Veículos da frota da Secretaria da Saúde de Sorocaba (SP)
Arquivo Pessoal
Servidores reclamam
Motoristas das ambulâncias brancas, que transportam pacientes até unidades de saúde ou mesmo de um local para outro, relatam que, em muitos casos, eles são obrigados a remover e acomodar os pacientes sem condições de mobilidade ou enfermos.
Em várias situações, são os munícipes que auxiliam os motoristas. “Nós tínhamos enfermagem que acompanhava, mas por conta da pandemia tirou e não voltou mais”, conta um motorista.
Outra reclamação está relacionada à escala de trabalho implantada pela gestão atual, o que, em tese, não permitiria a realização de horas extras. Segundo os motoristas, a situação se complica quando se observa os salários dos funcionários contratados por empresas terceirizadas, que chega a ser 80% maior.
Outro ponto relatado é que, enquanto os motoristas terceirizados realizam o transporte dos pacientes, os funcionários concursados ficam, em muitos casos, ociosos.
“Sabendo que os terceirizado da (…) que fazem os mesmos serviços nosso estão ganhando o dobro do nosso salário mais benefícios. Enquanto nós não dá nem R$ 2.600. É um absurdo”, reclama um dos motoristas.
Eles reclamam ainda sobre o gerenciamento dos itinerários, falta de organização no atendimento da Central de Ambulâncias e problemas com atendimento por telefone.

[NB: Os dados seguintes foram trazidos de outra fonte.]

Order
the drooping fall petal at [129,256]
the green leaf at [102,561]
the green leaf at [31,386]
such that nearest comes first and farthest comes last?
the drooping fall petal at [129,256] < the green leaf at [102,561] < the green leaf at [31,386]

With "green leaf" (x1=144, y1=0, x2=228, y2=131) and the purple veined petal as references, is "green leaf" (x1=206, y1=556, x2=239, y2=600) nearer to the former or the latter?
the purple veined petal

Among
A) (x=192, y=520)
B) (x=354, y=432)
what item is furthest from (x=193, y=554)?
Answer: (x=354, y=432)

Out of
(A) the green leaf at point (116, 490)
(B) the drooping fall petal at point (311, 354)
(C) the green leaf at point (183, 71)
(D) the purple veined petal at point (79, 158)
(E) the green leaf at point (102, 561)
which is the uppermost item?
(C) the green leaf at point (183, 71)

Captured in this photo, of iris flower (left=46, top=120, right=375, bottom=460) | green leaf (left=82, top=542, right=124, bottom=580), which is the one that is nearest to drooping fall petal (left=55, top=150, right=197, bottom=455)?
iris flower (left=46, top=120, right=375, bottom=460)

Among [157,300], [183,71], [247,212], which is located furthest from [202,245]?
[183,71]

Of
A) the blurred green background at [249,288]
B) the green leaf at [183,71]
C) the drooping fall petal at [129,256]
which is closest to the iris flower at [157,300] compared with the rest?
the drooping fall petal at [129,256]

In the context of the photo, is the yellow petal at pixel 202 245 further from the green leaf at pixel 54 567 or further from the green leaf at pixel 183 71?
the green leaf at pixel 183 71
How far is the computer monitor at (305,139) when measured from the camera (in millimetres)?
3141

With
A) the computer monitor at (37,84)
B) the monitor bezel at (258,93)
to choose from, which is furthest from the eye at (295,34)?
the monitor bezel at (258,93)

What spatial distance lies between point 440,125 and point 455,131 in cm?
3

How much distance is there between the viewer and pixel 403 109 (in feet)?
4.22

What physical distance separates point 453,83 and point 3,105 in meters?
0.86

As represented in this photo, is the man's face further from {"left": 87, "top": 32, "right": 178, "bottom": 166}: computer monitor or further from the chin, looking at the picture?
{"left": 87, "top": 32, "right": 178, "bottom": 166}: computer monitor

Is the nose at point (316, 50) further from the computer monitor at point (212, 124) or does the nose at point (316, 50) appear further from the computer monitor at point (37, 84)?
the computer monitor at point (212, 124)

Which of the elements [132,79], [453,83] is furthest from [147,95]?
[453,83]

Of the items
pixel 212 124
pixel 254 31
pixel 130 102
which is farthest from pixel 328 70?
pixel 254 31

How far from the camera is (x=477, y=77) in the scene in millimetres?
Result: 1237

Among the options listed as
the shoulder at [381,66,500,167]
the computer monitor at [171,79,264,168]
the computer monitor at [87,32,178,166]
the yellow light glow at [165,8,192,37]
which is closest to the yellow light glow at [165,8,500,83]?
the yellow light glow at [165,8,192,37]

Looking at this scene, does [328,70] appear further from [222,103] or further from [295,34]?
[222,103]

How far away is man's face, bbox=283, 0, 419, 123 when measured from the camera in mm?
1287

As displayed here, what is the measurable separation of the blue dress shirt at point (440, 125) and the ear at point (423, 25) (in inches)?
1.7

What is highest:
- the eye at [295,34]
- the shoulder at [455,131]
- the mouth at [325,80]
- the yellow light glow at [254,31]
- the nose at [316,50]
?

Ambulâncias da frota da Secretaria da Saúde de Sorocaba (SP)
Arquivo Pessoal
O que diz a Prefeitura de Sorocaba
Em nota, a Secretaria da Saúde de Sorocaba informou “que segue rigorosamente os trâmites administrativos e legais para o uso dos veículos, assim como realiza manutenções regularmente, conforme contrato, com o devido acompanhamento de fiscalizadores, com informação e notificação de qualquer desconformidade, sendo mensalmente encaminhado aos setores responsáveis”.
Quanto aos veículos alugados, a pasta alega que todos são utilizados e estão assegurados, além de passarem por manutenções. “Conta, inclusive, com parecer do Tribunal de Contas atestando a locação de veículos pelo serviço público como vantajosa”.

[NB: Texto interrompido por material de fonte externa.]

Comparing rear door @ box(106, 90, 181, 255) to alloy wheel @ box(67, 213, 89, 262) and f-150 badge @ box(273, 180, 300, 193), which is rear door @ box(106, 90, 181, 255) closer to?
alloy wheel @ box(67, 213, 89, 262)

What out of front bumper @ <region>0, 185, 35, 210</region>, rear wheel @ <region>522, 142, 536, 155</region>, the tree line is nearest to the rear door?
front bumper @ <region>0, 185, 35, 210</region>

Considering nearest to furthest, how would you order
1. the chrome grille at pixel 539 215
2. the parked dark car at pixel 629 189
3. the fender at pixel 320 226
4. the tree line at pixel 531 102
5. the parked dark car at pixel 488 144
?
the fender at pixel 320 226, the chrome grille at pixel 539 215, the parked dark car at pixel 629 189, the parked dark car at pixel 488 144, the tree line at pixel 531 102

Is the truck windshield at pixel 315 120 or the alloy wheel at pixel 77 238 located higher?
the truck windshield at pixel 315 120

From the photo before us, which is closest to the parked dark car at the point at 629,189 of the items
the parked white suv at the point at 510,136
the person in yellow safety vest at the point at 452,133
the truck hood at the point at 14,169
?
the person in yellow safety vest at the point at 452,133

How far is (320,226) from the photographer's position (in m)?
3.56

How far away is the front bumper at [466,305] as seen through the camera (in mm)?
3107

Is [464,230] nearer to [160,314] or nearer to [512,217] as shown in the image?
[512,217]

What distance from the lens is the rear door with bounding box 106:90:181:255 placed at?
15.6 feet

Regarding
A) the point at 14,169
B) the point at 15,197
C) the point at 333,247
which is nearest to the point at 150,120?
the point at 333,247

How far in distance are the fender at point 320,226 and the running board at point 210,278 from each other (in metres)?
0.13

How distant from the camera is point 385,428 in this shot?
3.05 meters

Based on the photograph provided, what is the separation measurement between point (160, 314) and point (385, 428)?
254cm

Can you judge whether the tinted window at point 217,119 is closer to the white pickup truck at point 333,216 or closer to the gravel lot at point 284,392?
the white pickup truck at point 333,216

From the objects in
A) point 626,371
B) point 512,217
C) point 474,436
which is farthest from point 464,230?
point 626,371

Ainda segundo a Saúde, mais de cinco mil pacientes utilizam os veículos mensalmente e os itinerários são planejados para proporcionar um transporte igualitário.

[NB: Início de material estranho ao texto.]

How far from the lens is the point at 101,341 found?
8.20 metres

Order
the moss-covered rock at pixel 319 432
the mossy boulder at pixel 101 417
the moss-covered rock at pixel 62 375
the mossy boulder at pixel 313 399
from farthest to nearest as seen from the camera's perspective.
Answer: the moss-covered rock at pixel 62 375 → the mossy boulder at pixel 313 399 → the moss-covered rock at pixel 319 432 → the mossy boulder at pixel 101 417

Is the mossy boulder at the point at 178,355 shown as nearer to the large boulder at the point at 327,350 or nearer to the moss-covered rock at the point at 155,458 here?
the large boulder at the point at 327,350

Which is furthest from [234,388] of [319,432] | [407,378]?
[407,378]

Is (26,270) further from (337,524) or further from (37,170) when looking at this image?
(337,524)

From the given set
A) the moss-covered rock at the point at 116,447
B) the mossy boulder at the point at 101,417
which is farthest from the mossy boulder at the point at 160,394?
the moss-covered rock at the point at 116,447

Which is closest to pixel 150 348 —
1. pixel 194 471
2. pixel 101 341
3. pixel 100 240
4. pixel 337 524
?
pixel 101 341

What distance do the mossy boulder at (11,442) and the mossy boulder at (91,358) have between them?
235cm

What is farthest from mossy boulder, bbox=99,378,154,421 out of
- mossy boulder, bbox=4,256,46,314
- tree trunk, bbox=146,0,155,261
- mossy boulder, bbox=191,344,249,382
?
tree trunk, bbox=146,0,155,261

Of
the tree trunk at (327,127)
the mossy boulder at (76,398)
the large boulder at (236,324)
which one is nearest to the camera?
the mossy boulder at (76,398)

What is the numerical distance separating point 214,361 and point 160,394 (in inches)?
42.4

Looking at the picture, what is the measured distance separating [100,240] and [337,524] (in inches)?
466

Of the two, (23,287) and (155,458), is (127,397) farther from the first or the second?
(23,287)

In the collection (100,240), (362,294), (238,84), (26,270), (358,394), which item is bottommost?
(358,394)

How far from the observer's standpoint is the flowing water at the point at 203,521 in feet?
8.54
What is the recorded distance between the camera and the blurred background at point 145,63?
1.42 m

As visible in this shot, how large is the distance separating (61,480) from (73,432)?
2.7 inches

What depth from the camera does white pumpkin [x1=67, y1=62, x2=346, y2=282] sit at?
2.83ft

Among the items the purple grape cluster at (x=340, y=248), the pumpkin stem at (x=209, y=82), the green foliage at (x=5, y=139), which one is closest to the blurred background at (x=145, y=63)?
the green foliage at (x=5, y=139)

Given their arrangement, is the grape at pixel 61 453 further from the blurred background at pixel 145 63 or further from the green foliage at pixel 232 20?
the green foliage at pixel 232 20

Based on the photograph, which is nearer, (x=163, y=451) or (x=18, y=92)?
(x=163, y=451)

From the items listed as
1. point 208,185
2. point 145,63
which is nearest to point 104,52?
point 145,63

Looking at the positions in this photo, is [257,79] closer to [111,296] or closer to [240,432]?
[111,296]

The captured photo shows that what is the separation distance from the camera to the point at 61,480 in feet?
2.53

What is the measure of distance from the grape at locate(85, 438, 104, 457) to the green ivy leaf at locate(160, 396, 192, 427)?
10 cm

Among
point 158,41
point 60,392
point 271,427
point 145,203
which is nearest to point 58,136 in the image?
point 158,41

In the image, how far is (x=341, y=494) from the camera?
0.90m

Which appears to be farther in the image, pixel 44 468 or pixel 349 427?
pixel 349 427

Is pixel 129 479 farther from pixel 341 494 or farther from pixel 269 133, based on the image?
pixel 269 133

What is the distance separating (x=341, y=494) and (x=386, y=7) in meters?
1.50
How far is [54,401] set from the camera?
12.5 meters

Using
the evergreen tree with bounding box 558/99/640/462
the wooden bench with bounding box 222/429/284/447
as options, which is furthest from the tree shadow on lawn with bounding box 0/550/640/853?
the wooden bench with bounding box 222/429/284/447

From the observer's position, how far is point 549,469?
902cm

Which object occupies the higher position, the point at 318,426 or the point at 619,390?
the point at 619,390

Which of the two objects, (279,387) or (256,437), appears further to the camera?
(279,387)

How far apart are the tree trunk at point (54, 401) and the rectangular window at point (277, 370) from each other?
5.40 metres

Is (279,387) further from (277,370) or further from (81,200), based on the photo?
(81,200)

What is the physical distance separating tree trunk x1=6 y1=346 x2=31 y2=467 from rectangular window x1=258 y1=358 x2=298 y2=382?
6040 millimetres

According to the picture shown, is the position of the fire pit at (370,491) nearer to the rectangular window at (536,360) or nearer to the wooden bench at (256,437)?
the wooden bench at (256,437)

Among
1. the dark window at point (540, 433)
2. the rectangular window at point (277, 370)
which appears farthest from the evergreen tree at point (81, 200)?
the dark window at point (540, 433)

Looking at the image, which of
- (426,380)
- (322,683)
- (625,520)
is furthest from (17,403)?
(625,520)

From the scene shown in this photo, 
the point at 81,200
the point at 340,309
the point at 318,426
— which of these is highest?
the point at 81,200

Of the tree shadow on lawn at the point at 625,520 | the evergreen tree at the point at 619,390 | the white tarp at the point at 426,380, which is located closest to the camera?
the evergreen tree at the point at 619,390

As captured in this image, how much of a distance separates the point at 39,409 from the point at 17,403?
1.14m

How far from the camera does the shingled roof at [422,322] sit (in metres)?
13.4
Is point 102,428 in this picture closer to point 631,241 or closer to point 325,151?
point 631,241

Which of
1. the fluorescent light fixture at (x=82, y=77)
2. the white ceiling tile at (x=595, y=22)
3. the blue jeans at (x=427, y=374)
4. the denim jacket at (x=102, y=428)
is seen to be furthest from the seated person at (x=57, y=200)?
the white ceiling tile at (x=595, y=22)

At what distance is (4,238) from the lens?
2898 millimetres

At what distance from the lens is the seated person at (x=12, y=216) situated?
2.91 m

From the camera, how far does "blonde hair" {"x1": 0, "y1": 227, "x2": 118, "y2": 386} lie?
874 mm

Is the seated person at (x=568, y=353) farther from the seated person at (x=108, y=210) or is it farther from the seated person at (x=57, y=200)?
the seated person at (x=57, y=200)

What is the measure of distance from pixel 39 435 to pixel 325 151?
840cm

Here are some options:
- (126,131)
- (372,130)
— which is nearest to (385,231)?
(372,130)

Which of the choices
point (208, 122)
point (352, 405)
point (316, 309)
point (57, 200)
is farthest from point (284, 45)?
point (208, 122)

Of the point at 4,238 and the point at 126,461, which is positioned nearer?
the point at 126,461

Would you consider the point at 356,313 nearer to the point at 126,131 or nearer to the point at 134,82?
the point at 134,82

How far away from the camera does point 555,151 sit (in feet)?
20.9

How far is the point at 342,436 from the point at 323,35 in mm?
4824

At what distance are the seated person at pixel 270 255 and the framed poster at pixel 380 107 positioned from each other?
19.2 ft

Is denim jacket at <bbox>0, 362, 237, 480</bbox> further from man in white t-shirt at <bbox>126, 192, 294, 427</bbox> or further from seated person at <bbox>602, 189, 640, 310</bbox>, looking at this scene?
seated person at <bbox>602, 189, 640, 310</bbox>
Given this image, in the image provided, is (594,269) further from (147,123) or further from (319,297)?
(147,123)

Referente à contratação de motoristas terceirizados, a secretaria afirma que foi optado pelo serviço devido à especificidade da categoria profissional de condutor de Transporte Coletivo de Passageiros, que não consta na atribuição dos motoristas da Prefeitura de Sorocaba.
Em relação à obrigação de motoristas terem de carregar pacientes, disse que desconhece a situação. Quanto à atribuição de motorista de ambulância Tipo A (Transporte Sanitário Eletivo) está na atribuição do profissional além de dirigir, fazer o translado do paciente da maca para cama ou leito, em que realmente se faz necessária ajuda do familiar.
Ana Paula Pereira de Melo, presidente do Sindicato dos Servidores Públicos Municipais de Sorocaba, disse que há várias pautas relacionadas aos motoristas, não só da área da saúde. “Inclusive temos ofícios protocolados junto a prefeitura cobrando melhorias para categoria.”